:: About this exercise ::
The records appear below. Copy each one exactly.

:: Material provided ::
================================
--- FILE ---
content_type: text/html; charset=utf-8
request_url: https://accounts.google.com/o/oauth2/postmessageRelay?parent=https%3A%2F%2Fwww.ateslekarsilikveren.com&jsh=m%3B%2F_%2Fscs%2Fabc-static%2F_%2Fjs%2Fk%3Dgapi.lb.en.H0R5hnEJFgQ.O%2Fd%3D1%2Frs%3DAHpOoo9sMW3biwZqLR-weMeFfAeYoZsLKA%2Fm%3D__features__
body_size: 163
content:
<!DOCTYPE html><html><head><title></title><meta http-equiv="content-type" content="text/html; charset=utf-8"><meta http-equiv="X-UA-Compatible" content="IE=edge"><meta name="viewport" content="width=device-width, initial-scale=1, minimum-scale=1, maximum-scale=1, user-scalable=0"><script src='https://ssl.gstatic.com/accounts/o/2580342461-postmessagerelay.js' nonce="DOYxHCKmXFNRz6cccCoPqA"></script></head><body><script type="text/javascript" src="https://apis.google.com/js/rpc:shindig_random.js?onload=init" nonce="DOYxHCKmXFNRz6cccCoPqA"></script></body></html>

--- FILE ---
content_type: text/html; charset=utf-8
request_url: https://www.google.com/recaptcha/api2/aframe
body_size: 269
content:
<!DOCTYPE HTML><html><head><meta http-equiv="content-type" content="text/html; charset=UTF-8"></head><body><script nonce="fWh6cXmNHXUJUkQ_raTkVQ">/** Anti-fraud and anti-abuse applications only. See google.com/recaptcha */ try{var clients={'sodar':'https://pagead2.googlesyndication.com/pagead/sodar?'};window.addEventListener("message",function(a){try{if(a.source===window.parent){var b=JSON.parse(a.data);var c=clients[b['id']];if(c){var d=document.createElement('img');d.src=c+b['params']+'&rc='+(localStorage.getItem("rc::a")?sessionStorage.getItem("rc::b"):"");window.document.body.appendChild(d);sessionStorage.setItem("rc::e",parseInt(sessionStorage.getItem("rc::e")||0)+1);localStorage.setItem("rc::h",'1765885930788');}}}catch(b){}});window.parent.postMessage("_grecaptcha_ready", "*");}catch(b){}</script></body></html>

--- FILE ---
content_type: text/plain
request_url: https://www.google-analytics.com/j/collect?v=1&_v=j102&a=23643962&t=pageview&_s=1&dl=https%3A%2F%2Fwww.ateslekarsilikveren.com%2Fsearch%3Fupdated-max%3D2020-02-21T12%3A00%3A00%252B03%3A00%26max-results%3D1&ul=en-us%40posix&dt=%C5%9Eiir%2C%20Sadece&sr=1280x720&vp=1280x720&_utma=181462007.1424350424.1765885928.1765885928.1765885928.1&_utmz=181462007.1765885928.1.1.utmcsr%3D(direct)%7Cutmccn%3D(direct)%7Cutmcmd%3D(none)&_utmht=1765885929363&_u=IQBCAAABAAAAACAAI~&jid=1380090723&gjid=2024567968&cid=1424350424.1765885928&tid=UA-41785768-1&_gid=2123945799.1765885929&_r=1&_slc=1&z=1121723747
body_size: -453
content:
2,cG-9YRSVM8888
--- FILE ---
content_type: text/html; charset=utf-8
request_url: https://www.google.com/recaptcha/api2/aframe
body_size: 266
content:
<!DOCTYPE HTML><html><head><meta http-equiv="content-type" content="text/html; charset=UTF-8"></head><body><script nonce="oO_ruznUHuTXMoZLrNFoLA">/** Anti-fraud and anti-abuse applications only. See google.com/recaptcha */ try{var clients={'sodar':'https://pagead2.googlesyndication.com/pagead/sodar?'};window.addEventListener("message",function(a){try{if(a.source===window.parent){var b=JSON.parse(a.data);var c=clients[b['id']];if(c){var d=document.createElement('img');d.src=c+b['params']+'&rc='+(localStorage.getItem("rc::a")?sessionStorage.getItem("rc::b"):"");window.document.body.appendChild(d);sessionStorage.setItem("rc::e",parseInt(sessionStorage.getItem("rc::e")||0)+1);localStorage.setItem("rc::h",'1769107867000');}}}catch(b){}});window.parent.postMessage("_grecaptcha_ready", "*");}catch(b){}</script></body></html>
================================
:: Exercise solution ::
--- FILE ---
content_type: text/html; charset=utf-8
request_url: https://accounts.google.com/o/oauth2/postmessageRelay?parent=https%3A%2F%2Fwww.ateslekarsilikveren.com&jsh=m%3B%2F_%2Fscs%2Fabc-static%2F_%2Fjs%2Fk%3Dgapi.lb.en.H0R5hnEJFgQ.O%2Fd%3D1%2Frs%3DAHpOoo9sMW3biwZqLR-weMeFfAeYoZsLKA%2Fm%3D__features__
body_size: 163
content:
<!DOCTYPE html><html><head><title></title><meta http-equiv="content-type" content="text/html; charset=utf-8"><meta http-equiv="X-UA-Compatible" content="IE=edge"><meta name="viewport" content="width=device-width, initial-scale=1, minimum-scale=1, maximum-scale=1, user-scalable=0"><script src='https://ssl.gstatic.com/accounts/o/2580342461-postmessagerelay.js' nonce="DOYxHCKmXFNRz6cccCoPqA"></script></head><body><script type="text/javascript" src="https://apis.google.com/js/rpc:shindig_random.js?onload=init" nonce="DOYxHCKmXFNRz6cccCoPqA"></script></body></html>

--- FILE ---
content_type: text/html; charset=utf-8
request_url: https://www.google.com/recaptcha/api2/aframe
body_size: 269
content:
<!DOCTYPE HTML><html><head><meta http-equiv="content-type" content="text/html; charset=UTF-8"></head><body><script nonce="fWh6cXmNHXUJUkQ_raTkVQ">/** Anti-fraud and anti-abuse applications only. See google.com/recaptcha */ try{var clients={'sodar':'https://pagead2.googlesyndication.com/pagead/sodar?'};window.addEventListener("message",function(a){try{if(a.source===window.parent){var b=JSON.parse(a.data);var c=clients[b['id']];if(c){var d=document.createElement('img');d.src=c+b['params']+'&rc='+(localStorage.getItem("rc::a")?sessionStorage.getItem("rc::b"):"");window.document.body.appendChild(d);sessionStorage.setItem("rc::e",parseInt(sessionStorage.getItem("rc::e")||0)+1);localStorage.setItem("rc::h",'1765885930788');}}}catch(b){}});window.parent.postMessage("_grecaptcha_ready", "*");}catch(b){}</script></body></html>

--- FILE ---
content_type: text/plain
request_url: https://www.google-analytics.com/j/collect?v=1&_v=j102&a=23643962&t=pageview&_s=1&dl=https%3A%2F%2Fwww.ateslekarsilikveren.com%2Fsearch%3Fupdated-max%3D2020-02-21T12%3A00%3A00%252B03%3A00%26max-results%3D1&ul=en-us%40posix&dt=%C5%9Eiir%2C%20Sadece&sr=1280x720&vp=1280x720&_utma=181462007.1424350424.1765885928.1765885928.1765885928.1&_utmz=181462007.1765885928.1.1.utmcsr%3D(direct)%7Cutmccn%3D(direct)%7Cutmcmd%3D(none)&_utmht=1765885929363&_u=IQBCAAABAAAAACAAI~&jid=1380090723&gjid=2024567968&cid=1424350424.1765885928&tid=UA-41785768-1&_gid=2123945799.1765885929&_r=1&_slc=1&z=1121723747
body_size: -453
content:
2,cG-9YRSVM8888
--- FILE ---
content_type: text/html; charset=utf-8
request_url: https://www.google.com/recaptcha/api2/aframe
body_size: 266
content:
<!DOCTYPE HTML><html><head><meta http-equiv="content-type" content="text/html; charset=UTF-8"></head><body><script nonce="oO_ruznUHuTXMoZLrNFoLA">/** Anti-fraud and anti-abuse applications only. See google.com/recaptcha */ try{var clients={'sodar':'https://pagead2.googlesyndication.com/pagead/sodar?'};window.addEventListener("message",function(a){try{if(a.source===window.parent){var b=JSON.parse(a.data);var c=clients[b['id']];if(c){var d=document.createElement('img');d.src=c+b['params']+'&rc='+(localStorage.getItem("rc::a")?sessionStorage.getItem("rc::b"):"");window.document.body.appendChild(d);sessionStorage.setItem("rc::e",parseInt(sessionStorage.getItem("rc::e")||0)+1);localStorage.setItem("rc::h",'1769107867000');}}}catch(b){}});window.parent.postMessage("_grecaptcha_ready", "*");}catch(b){}</script></body></html>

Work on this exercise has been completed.